Table of Contents
Home > FAQ > Admin > Managing User Accounts > Administrator's Guide to 2Auth (Second Factor Authentication)
Administrator's Guide to 2Auth (Second Factor Authentication)
Welcome to the Administrator's guide for 2Auth (Lookafter's Second Factor Authentication Feature). This guide will help you understand and manage 2Auth within your organization, enhancing security for user accounts.
Introduction
2Auth is a security feature that adds an additional layer of protection to user accounts. It requires users to provide a one-time password (OTP), which is sent to their registered email (2Auth Email) during the login process.
2Auth settings are managed at user level (per-user basis). This means that as a voadmin/avomaster, you do not enable or disable SFA for all users collectively. Instead, you have the ability to enable or disable 2Auth for users individually.
You can access a user's 2Auth settings under the “2Auth” section of the user's account settings.
 |
Setting Up 2Auth for User
To enable 2Auth for a user:
1. Go to Profile > Admin > Accounts, and select the user.

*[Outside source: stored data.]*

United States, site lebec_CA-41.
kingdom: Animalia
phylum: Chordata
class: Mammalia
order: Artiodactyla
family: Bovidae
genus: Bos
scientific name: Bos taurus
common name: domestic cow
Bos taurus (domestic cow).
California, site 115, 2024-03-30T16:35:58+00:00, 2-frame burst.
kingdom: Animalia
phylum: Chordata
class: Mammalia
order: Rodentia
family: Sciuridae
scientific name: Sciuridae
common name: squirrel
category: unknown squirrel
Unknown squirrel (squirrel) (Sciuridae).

2. Tick the “Enable 2Auth” checkbox.
 |
3. Enter the email address where the user will receive the One-Time Password (OTP).
 |
4. Click Update.
 |
Once this is saved, the user will be required to enter an OTP as second factor authentication on their next login.
Editing User's 2Auth Email
To change the user's 2Auth Email for receiving OTP:
1. Go to Profile > Admin > Accounts, and select the user.

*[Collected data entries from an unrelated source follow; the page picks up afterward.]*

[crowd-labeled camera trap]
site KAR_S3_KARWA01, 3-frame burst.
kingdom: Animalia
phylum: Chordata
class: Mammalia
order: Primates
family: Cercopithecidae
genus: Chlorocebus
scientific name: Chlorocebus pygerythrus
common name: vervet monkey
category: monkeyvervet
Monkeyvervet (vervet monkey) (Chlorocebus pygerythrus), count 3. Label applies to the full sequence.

2. Change the email address at the “2Auth” section.
 |
3. Click Update to save the setting.
|
Deactivating 2Auth for User
To disable 2Auth for a user:
1. Go to Profile > Admin > Accounts, and select the user.
2. Untick the “Enable 2Auth” checkbox.
 |
3. Click Update.
Questions & Answers (Q&A)
1. What can I do if my user is not able to receive the 2Auth OTP email?

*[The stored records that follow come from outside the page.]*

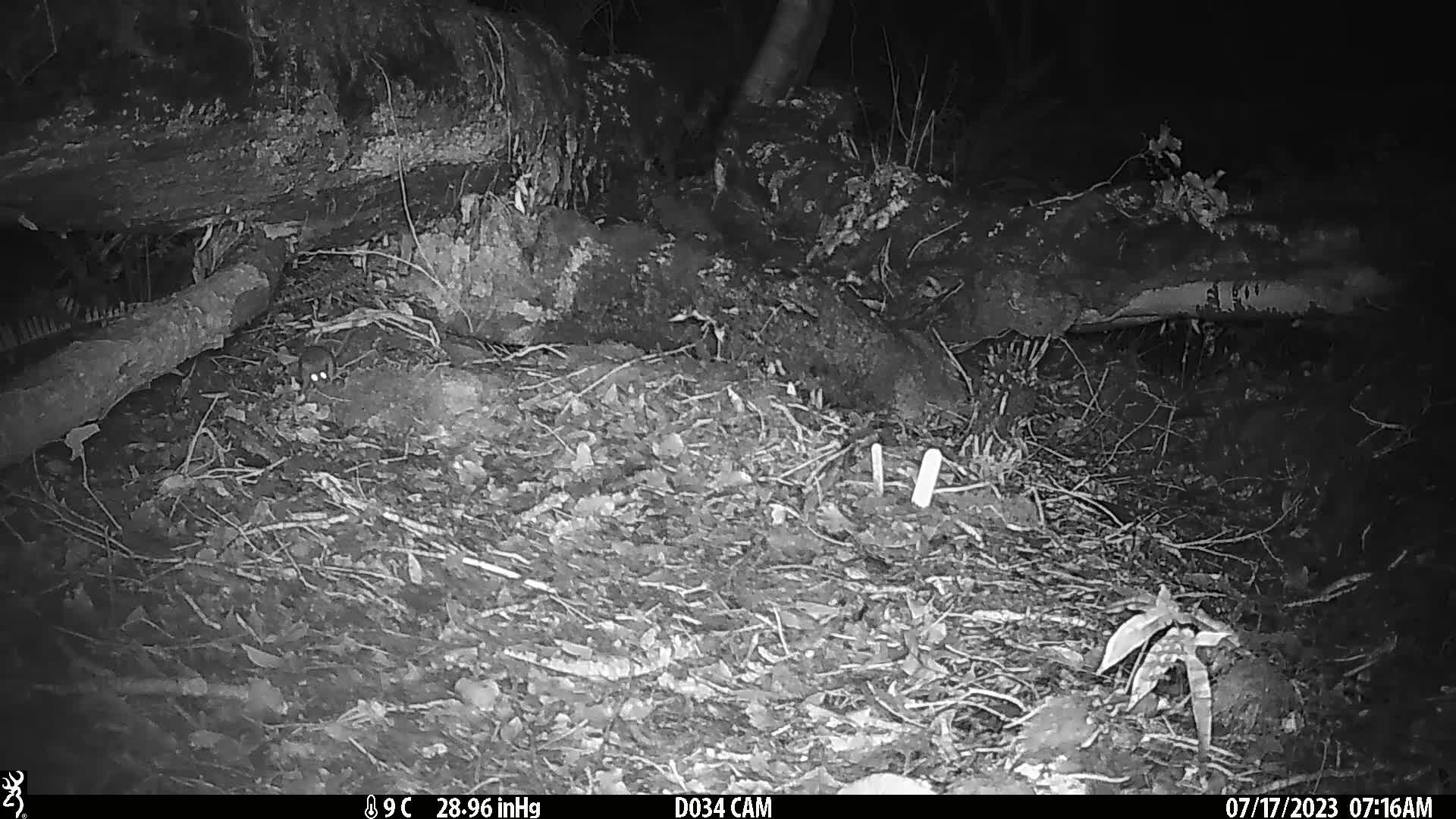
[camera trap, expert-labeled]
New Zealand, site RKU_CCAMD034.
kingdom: Animalia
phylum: Chordata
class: Mammalia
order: Rodentia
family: Muridae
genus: Rattus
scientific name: Rattus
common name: rat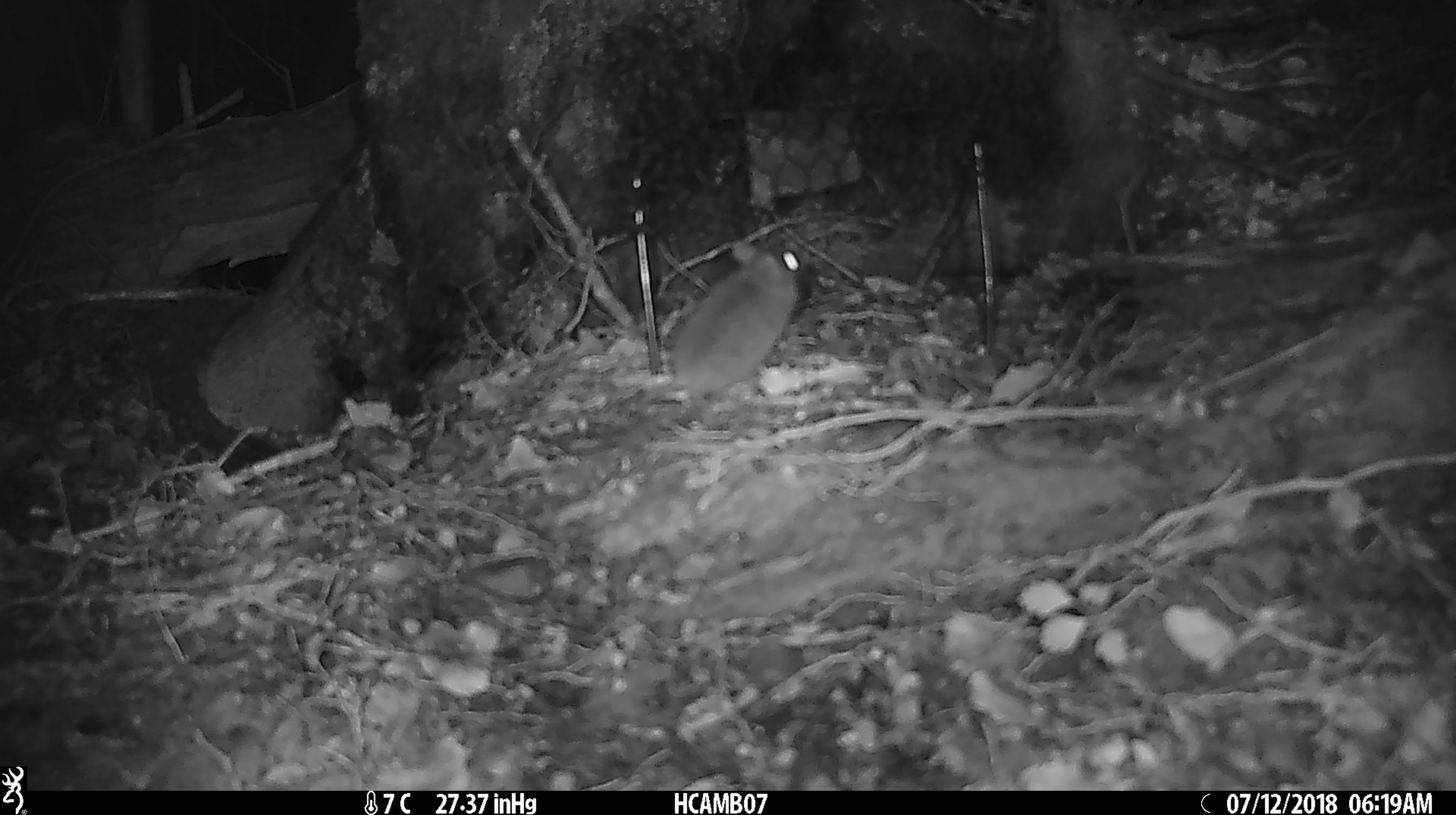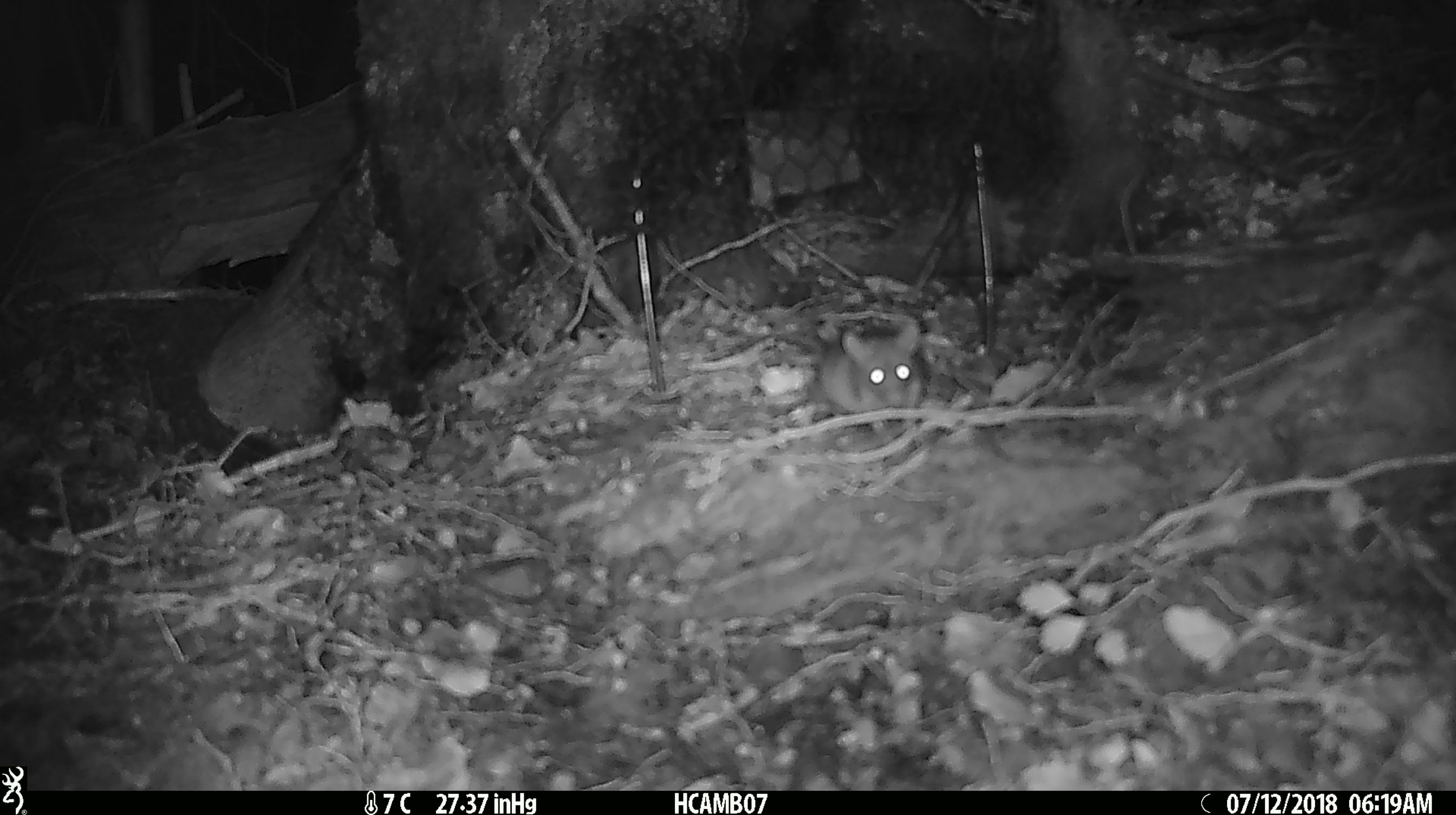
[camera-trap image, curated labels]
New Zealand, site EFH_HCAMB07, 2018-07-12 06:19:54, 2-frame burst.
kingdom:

If your user did not receive the 2Auth OTP email in their Inbox, Spam or other folder after more than 10 minutes, you can either:
- Change the user's 2Auth Email to an email address that can receive the OTP email; or
- Temporarily disable 2Auth for the user while ensuring the user's 2Auth Email does not block emails coming from lookafter.com traffic.
2. Can I enforce 2Auth on multiple users?
As 2Auth is applied per-user basis, there is no option to enable the feature for multiple users collectively. 2Auth has to be enabled user-by-user (either by user's initiative, or by the voadmin/avomaster within each user's account setting).